Plastisol ink is a PVC (polyvinyl chloride) based system that essentially contains no solvent at all. Along with UV ink used in graphic screen printing, it is referred to as a 100% solid ink system. Plastisol is a thermoplastic ink in that it is necessary to heat the printed ink film to a temperature high enough to cause the molecules of PVC resin and plasticizer to cross-link and thereby solidify, or cure. The temperature at which most plastisol for textile printing cures at is in the range of 149 °C to 166 °C (300 °F to 330°F).
Plastisol is the ink of choice for printing of finished goods such as t-shirts, sweatshirts, jackets, and tote bags.
Advantages Of Plastisol Ink
Plastisol can best be described as a “user-friendly” ink because it is very easy to manage.

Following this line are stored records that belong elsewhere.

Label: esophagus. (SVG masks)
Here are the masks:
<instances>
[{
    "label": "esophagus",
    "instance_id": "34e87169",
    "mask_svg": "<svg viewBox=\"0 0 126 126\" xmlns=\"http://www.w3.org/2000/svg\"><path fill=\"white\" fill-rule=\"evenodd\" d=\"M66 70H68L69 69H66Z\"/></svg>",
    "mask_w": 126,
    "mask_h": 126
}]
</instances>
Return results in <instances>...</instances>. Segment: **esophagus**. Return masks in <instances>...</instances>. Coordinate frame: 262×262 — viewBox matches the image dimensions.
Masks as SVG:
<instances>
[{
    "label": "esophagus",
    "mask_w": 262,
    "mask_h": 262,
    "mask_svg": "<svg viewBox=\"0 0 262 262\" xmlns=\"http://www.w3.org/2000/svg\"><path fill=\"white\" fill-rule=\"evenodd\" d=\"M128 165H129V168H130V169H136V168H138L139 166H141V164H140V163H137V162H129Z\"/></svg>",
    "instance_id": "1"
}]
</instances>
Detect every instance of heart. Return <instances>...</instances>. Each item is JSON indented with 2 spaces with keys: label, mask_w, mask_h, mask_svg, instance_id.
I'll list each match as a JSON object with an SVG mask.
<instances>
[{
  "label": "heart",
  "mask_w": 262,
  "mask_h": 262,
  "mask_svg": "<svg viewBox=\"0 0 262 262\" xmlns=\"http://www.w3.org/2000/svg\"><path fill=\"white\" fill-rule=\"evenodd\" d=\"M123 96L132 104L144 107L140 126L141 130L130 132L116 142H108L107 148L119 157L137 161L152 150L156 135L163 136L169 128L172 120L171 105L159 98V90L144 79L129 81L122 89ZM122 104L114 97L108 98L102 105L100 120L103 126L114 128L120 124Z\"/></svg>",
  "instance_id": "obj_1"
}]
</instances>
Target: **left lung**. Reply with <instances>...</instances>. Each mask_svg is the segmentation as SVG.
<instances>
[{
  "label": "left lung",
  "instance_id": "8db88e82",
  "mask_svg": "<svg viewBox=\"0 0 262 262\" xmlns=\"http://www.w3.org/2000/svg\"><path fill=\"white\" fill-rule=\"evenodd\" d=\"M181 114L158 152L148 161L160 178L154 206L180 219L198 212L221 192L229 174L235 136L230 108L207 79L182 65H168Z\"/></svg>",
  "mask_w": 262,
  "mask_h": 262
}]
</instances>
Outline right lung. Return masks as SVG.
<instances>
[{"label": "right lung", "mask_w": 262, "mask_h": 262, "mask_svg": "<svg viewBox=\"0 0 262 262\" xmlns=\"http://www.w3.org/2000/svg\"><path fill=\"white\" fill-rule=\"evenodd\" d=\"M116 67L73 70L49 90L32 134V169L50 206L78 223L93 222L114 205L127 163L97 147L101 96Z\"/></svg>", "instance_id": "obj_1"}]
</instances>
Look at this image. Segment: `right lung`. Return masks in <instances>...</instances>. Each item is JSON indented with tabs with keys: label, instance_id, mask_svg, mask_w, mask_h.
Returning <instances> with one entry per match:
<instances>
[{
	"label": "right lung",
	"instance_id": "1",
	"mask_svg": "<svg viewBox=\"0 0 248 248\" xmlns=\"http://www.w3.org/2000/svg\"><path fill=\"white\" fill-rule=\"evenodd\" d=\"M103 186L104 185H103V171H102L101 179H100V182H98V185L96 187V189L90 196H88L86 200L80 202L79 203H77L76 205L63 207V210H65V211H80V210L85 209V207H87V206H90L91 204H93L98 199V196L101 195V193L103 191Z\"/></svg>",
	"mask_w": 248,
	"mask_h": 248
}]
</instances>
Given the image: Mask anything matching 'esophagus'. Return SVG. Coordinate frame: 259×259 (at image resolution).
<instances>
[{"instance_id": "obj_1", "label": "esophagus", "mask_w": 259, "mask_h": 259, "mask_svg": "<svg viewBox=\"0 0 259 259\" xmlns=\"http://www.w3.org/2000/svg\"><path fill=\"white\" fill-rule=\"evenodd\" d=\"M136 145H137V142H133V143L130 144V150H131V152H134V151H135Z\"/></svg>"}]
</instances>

Plastisol can be left in the screen for extended periods of time without clogging the mesh. It is ready to use right out of the container more than 90% of the time. In most applications, it can be printed wet-on-wet, which allows for increased production speeds. It comes in formulations that can be printed on light and dark fabrics. And, in most municipalities, the disposal of waste plastisol is a very simple process.
Disadvantages Of Plastisol Ink
Since Plastisol is a thermoplastic, it will remelt if it comes in contact with anything hot enough. For that reason, plastisol prints cannot be ironed. If an iron touches a print, it will smear the ink.
Plastisol ink also creates an ink film that can be felt with the hand. The higher the opacity of the ink, the greater the hand. This heavy hand is considered a disadvantage at the consumer level.